Monday, October 04, 2004

New thoughts in the middle of a conflict

Wretchard of Belmont Club, has once again opened my mind to a new thought. While discussing Robert Kaplan, he states the following.
Robert Kaplan summarizes the real task before America in the coming years. It is not to find "an exit strategy from Iraq", as if there were somewhere on the planet it could hide from terrorism; nor is it simply to find Osama Bin Laden as some, ever anxious to reduce the current conflict to a law enforcement problem, would claim as a goal. It's task is to hold back the dark until a new global civilization can find its footing.
The American military now has the most thankless task of any military in the history of warfare: to provide the security armature for an emerging global civilization that, the more it matures -- with its own mass media and governing structures -- the less credit and sympathy it will grant to the very troops who have risked and, indeed, given their lives for it.

Indian Country has been expanding in recent years because of the security vacuum created by the collapse of traditional dictatorships and the emergence of new democracies -- whose short-term institutional weaknesses provide whole new oxygen systems for terrorists. Iraq is but a microcosm of the earth in this regard. To wit, the upsurge of terrorism in the vast archipelago of Indonesia, the southern Philippines and parts of Malaysia is a direct result of the anarchy unleashed by the passing of military regimes. Likewise, though many do not realize it, a more liberalized Middle East will initially see greater rather than lesser opportunities for terrorists. As the British diplomatist Harold Nicolson understood, public opinion is not necessarily enlightened merely because it has been suppressed.

I want you to stop and think about this for a minute; the concept that we are living and suffering through the birth pangs of a new age in self-government. That we have been living with military dictatorships since the beginning of governance, and the struggle we are part of is the world growing up. In fact, the struggle is hundreds of years old, will likely continue for the foreseeable future, and to avoid helping in this difficult time can be related to killing a toddler because they cry and throw a temper tantrum.

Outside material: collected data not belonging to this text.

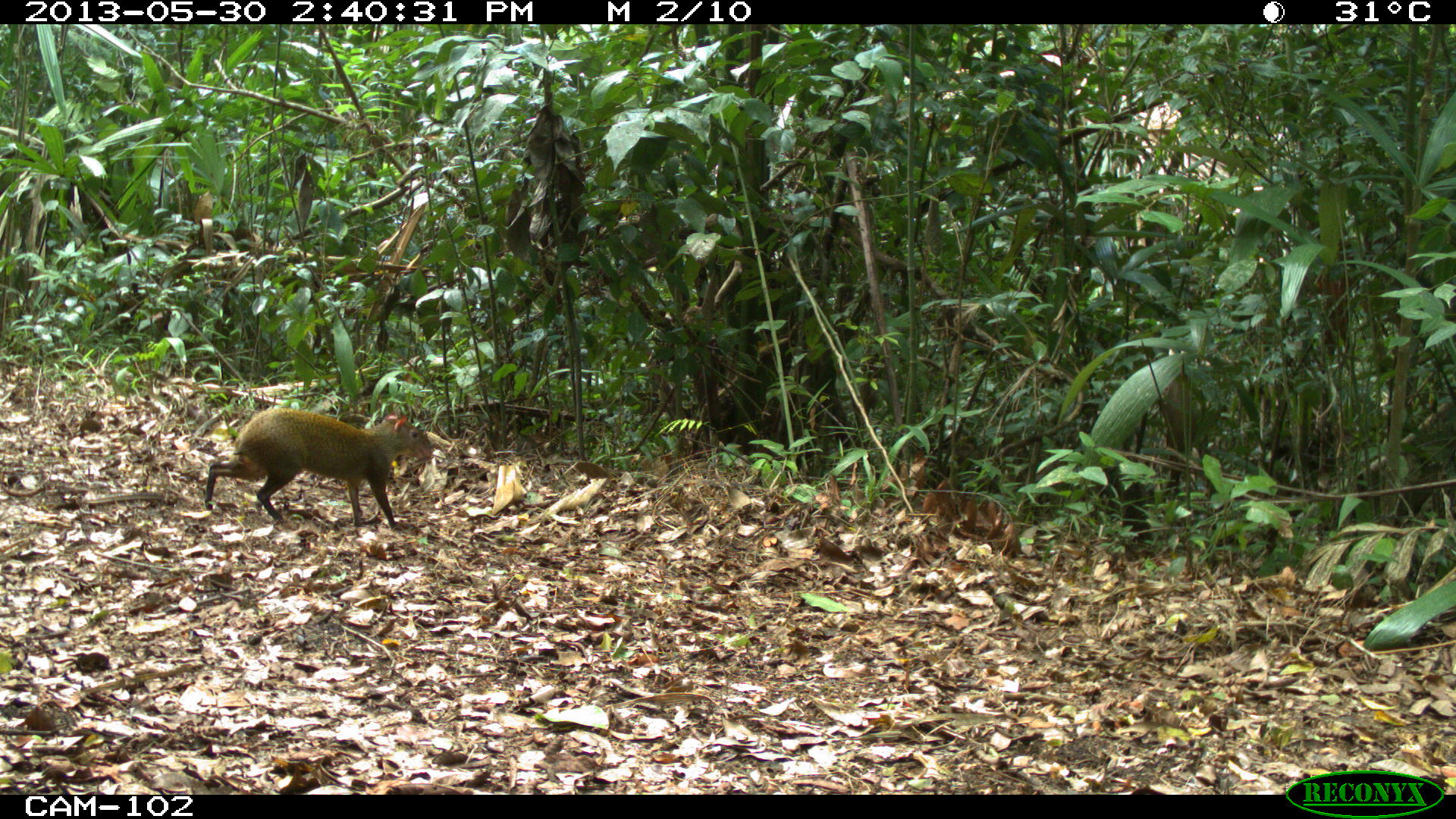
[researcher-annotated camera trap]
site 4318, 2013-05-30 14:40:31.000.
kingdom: Animalia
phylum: Chordata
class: Mammalia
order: Rodentia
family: Dasyproctidae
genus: Dasyprocta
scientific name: Dasyprocta punctata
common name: central american agouti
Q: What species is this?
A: Dasyprocta punctata (central american agouti).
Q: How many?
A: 1.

Wow, have you grasped the scope of this one. We are just babies, struggling as we learn to walk and talk and think. Unfortunately, we are babies with laser guided missiles and landmines and bombs strapped to our willing chests.

This gives me hope for our race--that we can one day achieve a peaceful co-existence with each other. I don't think I'll be alive to see it come to fruition. And the chances of dying in this struggle are unfortunately much too large, but maybe my descendants will be able to live in that grown up world.

1 comment:

Anonymous said...

Jeffrey,

I normally keep my religion to myself when it comes to my friends, aside from the occasional philosophical discussion it can engender. (Whether that is a good thing or a bad thing depends on whom you ask.) But your latest musing compels me to comment.

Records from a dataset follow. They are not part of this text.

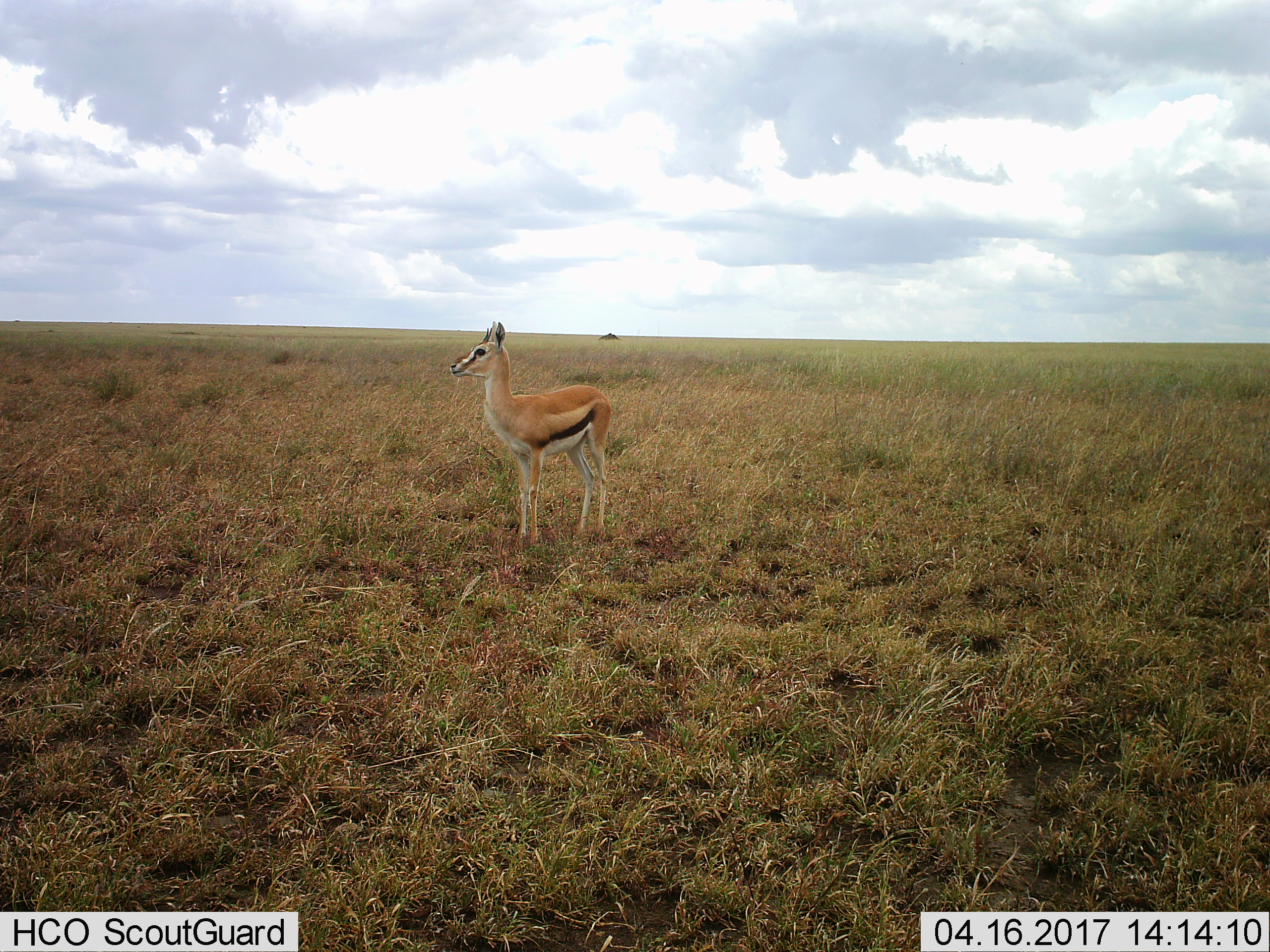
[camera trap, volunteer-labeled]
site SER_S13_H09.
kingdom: Animalia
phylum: Chordata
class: Mammalia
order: Artiodactyla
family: Bovidae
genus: Eudorcas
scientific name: Eudorcas thomsonii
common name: thomson's gazelle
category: gazellethomsons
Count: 1.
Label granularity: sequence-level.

Your (and Kaplan's) assessment of the current state of affairs in the world *and the future it foretells* is a direct parallel to that found in the Baha'i Writings and their delineation of the advancement of the civilization of humanity.

If you ever feel so inclined, pick up *The Secret of Divine Civilization* by `Abdu'l-Baha. Baha'is call it Scripture. But to any reader, it can be viewed simultaneously as a Political Treatise, a Spiritual Blueprint, a Sociological Commentary and a Philosophical Observation. I think you would enjoy it, and draw many more parallels between the Writings of this turn-of-the-century (1900) Leader of Religion and the writings of today's pundits.

The text is also free online (as all of `Abdu'l-Baha's writings are now public domain) at http://reference.bahai.org/en/t/ab/SDC/

Glenn Peirce
seeker95@intrex.net

(Posting "as anonymous" because I don't have a blog and haven't registered yet.)